(STATED TASK) Below is a listing; copy all of it exactly.

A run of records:
========================================================================
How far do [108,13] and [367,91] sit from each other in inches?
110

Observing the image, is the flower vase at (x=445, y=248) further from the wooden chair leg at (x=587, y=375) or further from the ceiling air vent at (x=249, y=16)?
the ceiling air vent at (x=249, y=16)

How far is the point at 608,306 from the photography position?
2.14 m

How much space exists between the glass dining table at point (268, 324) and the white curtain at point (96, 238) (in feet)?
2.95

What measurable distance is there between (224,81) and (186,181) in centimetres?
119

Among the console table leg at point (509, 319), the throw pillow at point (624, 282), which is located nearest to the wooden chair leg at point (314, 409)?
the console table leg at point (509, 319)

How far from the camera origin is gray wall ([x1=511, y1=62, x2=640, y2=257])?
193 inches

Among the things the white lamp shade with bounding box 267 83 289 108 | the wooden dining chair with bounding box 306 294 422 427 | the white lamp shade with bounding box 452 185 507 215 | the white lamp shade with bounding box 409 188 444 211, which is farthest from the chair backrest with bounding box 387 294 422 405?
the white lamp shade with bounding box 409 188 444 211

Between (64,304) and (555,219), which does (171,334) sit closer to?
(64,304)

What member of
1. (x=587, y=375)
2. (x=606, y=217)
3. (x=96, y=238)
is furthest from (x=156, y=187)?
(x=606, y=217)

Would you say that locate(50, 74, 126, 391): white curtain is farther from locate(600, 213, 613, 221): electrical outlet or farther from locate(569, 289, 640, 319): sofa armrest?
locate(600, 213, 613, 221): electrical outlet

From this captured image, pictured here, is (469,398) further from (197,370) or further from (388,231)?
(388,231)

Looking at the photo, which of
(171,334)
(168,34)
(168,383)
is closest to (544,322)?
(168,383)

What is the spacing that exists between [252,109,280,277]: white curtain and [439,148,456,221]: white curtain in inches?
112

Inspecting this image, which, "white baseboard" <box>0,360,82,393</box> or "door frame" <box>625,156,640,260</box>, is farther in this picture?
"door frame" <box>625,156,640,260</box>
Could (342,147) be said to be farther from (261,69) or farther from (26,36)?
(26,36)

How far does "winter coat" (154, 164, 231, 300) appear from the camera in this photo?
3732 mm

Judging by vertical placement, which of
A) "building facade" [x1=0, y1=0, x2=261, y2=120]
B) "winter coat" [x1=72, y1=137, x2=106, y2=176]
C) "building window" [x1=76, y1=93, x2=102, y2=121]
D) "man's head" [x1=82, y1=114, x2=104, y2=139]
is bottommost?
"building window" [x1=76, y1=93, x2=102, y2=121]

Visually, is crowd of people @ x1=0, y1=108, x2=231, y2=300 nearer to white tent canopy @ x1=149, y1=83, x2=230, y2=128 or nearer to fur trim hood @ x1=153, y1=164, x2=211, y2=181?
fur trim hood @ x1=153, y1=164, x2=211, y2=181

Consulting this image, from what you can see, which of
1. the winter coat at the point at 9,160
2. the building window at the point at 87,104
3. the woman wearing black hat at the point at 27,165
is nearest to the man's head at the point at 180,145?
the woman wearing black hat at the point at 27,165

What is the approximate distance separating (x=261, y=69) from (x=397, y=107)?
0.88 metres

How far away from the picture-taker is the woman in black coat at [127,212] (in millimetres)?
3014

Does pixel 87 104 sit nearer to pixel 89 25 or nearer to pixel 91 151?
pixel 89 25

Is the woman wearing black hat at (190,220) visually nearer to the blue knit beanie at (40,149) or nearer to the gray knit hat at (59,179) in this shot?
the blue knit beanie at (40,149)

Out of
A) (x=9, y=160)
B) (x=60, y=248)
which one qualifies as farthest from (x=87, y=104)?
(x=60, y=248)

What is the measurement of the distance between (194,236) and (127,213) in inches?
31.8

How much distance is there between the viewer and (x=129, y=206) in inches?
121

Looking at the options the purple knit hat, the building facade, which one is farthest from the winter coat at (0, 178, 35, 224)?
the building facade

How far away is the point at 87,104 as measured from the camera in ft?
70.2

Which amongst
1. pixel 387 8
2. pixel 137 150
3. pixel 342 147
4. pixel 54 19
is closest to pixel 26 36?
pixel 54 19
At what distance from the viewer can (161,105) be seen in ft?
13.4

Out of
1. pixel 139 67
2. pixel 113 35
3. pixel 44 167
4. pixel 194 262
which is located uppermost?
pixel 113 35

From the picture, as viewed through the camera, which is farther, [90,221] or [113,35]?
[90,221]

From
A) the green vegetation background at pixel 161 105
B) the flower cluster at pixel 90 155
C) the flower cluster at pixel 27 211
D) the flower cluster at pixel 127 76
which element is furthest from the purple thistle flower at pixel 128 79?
========================================================================
(EXPECTED OUTPUT)
How far do [108,13] and [367,91] sit from each other in inches?
110

Observing the image, is the flower vase at (x=445, y=248) further from the wooden chair leg at (x=587, y=375) or further from the ceiling air vent at (x=249, y=16)?
the ceiling air vent at (x=249, y=16)

How far is the point at 608,306 from the photography position?
2.14 m

How much space exists between the glass dining table at point (268, 324) and the white curtain at point (96, 238) (in feet)?
2.95

What measurable distance is there between (224,81) and (186,181) in centimetres?
119

Among the console table leg at point (509, 319), the throw pillow at point (624, 282), which is located nearest to the wooden chair leg at point (314, 409)?
the console table leg at point (509, 319)

How far from the camera origin is gray wall ([x1=511, y1=62, x2=640, y2=257])?
193 inches

Among the things the white lamp shade with bounding box 267 83 289 108 | the wooden dining chair with bounding box 306 294 422 427 | the white lamp shade with bounding box 452 185 507 215 | the white lamp shade with bounding box 409 188 444 211, which is farthest from the chair backrest with bounding box 387 294 422 405?
the white lamp shade with bounding box 409 188 444 211

Between (64,304) and (555,219), which does (171,334) sit closer to?
(64,304)

What member of
1. (x=587, y=375)
2. (x=606, y=217)
3. (x=96, y=238)
is furthest from (x=156, y=187)?
(x=606, y=217)

Would you say that locate(50, 74, 126, 391): white curtain is farther from locate(600, 213, 613, 221): electrical outlet or farther from locate(569, 289, 640, 319): sofa armrest?
locate(600, 213, 613, 221): electrical outlet

From this captured image, pictured here, is (469,398) further from (197,370) or further from (388,231)?
(388,231)

Looking at the photo, which of
(171,334)
(168,34)
(168,383)
is closest to (544,322)?
(168,383)

What is the spacing that exists between [252,109,280,277]: white curtain and [439,148,456,221]: white curtain in inches?
112

Inspecting this image, which, "white baseboard" <box>0,360,82,393</box> or "door frame" <box>625,156,640,260</box>, is farther in this picture?
"door frame" <box>625,156,640,260</box>
Could (342,147) be said to be farther from (261,69) or farther from (26,36)?
(26,36)

How far does "winter coat" (154, 164, 231, 300) appear from the camera in this photo?
3732 mm

Judging by vertical placement, which of
A) "building facade" [x1=0, y1=0, x2=261, y2=120]
B) "winter coat" [x1=72, y1=137, x2=106, y2=176]
C) "building window" [x1=76, y1=93, x2=102, y2=121]
D) "man's head" [x1=82, y1=114, x2=104, y2=139]
is bottommost?
"building window" [x1=76, y1=93, x2=102, y2=121]

Visually, is crowd of people @ x1=0, y1=108, x2=231, y2=300 nearer to white tent canopy @ x1=149, y1=83, x2=230, y2=128 or nearer to fur trim hood @ x1=153, y1=164, x2=211, y2=181?
fur trim hood @ x1=153, y1=164, x2=211, y2=181

Consulting this image, from what you can see, which of
1. the winter coat at the point at 9,160
2. the building window at the point at 87,104
3. the woman wearing black hat at the point at 27,165
is nearest to the man's head at the point at 180,145?
the woman wearing black hat at the point at 27,165

What is the approximate distance separating (x=261, y=69) from (x=397, y=107)?
0.88 metres

How far away from the picture-taker is the woman in black coat at [127,212] (in millimetres)?
3014

Does pixel 87 104 sit nearer to pixel 89 25 or nearer to pixel 91 151?
pixel 89 25

Is the woman wearing black hat at (190,220) visually nearer to the blue knit beanie at (40,149) or nearer to the gray knit hat at (59,179) in this shot?
the blue knit beanie at (40,149)

Out of
A) (x=9, y=160)
B) (x=60, y=248)
which one qualifies as farthest from (x=87, y=104)?
(x=60, y=248)

What is the measurement of the distance between (194,236) and (127,213) in inches?
31.8

How much distance is there between the viewer and (x=129, y=206) in inches?
121

Looking at the options the purple knit hat, the building facade, which one is farthest from the winter coat at (0, 178, 35, 224)?
the building facade

How far away is the point at 87,104 as measured from the camera in ft?
70.2

Which amongst
1. pixel 387 8
2. pixel 137 150
3. pixel 342 147
4. pixel 54 19
is closest to pixel 26 36?
pixel 54 19
At what distance from the viewer can (161,105) be seen in ft?
13.4

Out of
1. pixel 139 67
2. pixel 113 35
3. pixel 44 167
4. pixel 194 262
which is located uppermost?
pixel 113 35

From the picture, as viewed through the camera, which is farther, [90,221] or [113,35]?
[90,221]

From
A) the green vegetation background at pixel 161 105
B) the flower cluster at pixel 90 155
C) the flower cluster at pixel 27 211
D) the flower cluster at pixel 127 76
which element is furthest from the purple thistle flower at pixel 128 79?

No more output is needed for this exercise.